The first two are headline Labour policies while Labour also has a policy for a resource rental on large water takes for irrigation, "at a fair and affordable price".

Labour Leader David Cunliffe yesterday ruled out a carbon tax but the Greens' policy is for a carbon tax set at $25 a tonne.

A Labour spokesman yesterday said the party had no plans for a regional fuel tax.

National's Economic Development Minister, Steven Joyce, doesn't dispute that any of the 15 charges named by Labour happened - except the fringe benefit tax expansion which he said was abandoned.

However about half of the remaining "taxes" were user fees that applied to a limited number of New Zealanders, he said.
- Adam Bennett


Our views


John Armstrong, political correspondent
Winner: Te Ururoa Flavell
The measure of who won the debate had to be different by virtue of the venue, a Chinese restaurant. Whereas some leaders behaved as if they were addressing a 500-seat corporate lunch, the Maori Party's Te Ururoa Flavell was the perfect dinner party guest - polite, relaxed, convivial, engaging and, above all, quietly amusing. He made the points he wanted to make with more telling effect than some others who had forgotten to change out of their ideological strait-jackets. Exempt from that classification were Act's Jamie Whyte - who wisely did not take the event or himself too seriously - and Winston Peters, who looked like he had ensconced himself in his seat with the intention of staying long into the evening. The Conservative Party leader Colin Craig had obviously turned up in order to get the better of Peters, his main rival, face-to-face. It seemed only a matter of time before one invited the other to settle things outside in a not so Christian manner.

Audrey Young, political editor
Winner: Jamie Whyte

The idea of setting up a dinner debate with seven political rivals in a Chinese restaurant was not without risk. A food fight was never among them; formality and awkwardness could have ruined the night. But the intimacy of the table and John Campbell's bonhomie made it special. After a guarded start, Winston Peters had the assured air of someone who knows he'll be back. Those with the most to gain were Conservative Colin Craig, yet to crack 5 per cent in any poll, and Act's Jamie Whyte who stands on the cusp of oblivion. Whyte seized every opportunity to fight his cause of smaller Government. It might not save his party but he was the winner.

Toby Manhire, columnist
Winners: Winston Peters and Metiria Turei

After the fisticuffs of Christchurch, the dinner-party format was a welcome relief: civilised, jolly, informative - fortune cookies, even. All the pretenders scrubbed up well. Winston seemed even to have had a haircut. The camera angles weren't conclusive, but it's safe to assume at least half were sporting coat-tails. Everyone did well; including energetic John and lazy Susan.

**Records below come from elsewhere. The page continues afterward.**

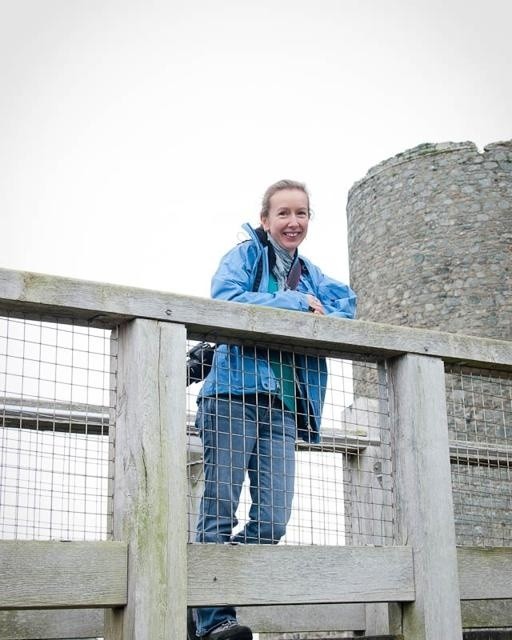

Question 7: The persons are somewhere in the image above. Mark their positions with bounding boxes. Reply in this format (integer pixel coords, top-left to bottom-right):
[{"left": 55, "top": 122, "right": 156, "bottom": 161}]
[{"left": 189, "top": 178, "right": 358, "bottom": 640}]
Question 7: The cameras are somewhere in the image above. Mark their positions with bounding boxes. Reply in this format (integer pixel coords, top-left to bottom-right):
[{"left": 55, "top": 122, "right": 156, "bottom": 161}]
[{"left": 186, "top": 342, "right": 214, "bottom": 387}]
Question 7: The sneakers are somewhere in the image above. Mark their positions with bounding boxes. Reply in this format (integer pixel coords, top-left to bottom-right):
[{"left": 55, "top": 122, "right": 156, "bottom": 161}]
[{"left": 203, "top": 618, "right": 253, "bottom": 640}]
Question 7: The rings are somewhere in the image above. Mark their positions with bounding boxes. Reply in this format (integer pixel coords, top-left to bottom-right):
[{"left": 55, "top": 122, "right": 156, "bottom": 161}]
[{"left": 313, "top": 297, "right": 319, "bottom": 302}]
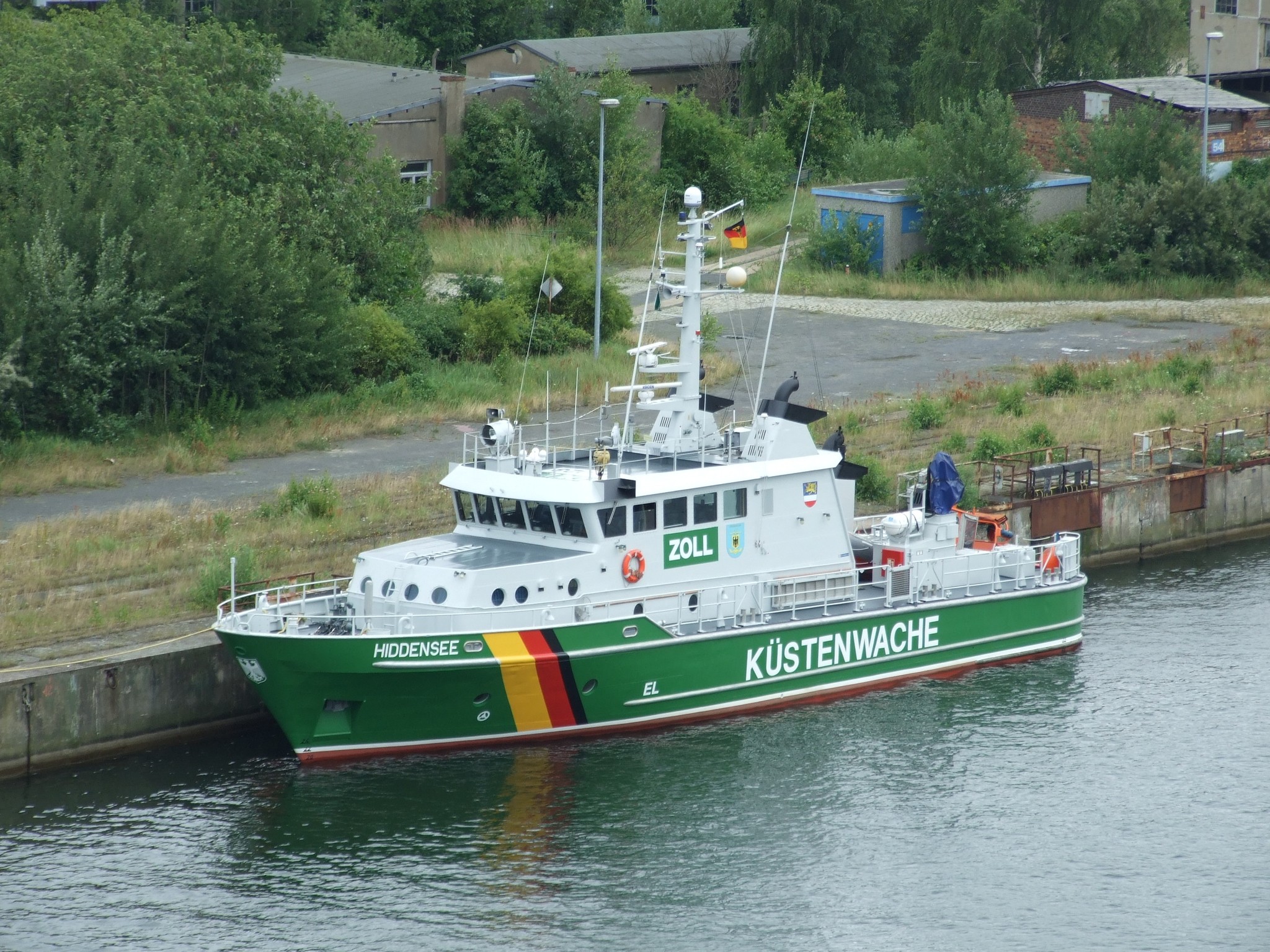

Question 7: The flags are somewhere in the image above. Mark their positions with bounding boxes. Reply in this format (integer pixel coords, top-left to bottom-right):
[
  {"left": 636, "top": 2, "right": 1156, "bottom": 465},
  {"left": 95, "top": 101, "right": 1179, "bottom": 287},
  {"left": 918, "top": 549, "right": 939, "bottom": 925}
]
[
  {"left": 724, "top": 217, "right": 747, "bottom": 249},
  {"left": 654, "top": 291, "right": 662, "bottom": 312}
]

Winston - chuckling, cranky, avuncular - outperformed Colin Craig. Metiria Turei, at ease but still impassioned, was the other standout. The mutual fondness between Peters and Turei was clear. Who knows, maybe the Greens and NZ First could work together after all.

Fran O'Sullivan, columnist
Winner: Colin Craig

Colin Craig will have John Key weighing up whether to have that chat about East Coast Bays. Craig put the ball in John Key's court by predicting the PM would win and the Conservatives could help. There was a clear cleft between the parties who want to tax more and those who want to tax less. His opponents rolled their eyes at Craig's apparent political naivety. But by dialling back the moralistic overtones, Craig positioned the Conservatives as a possible partner to National. Smart work Colin.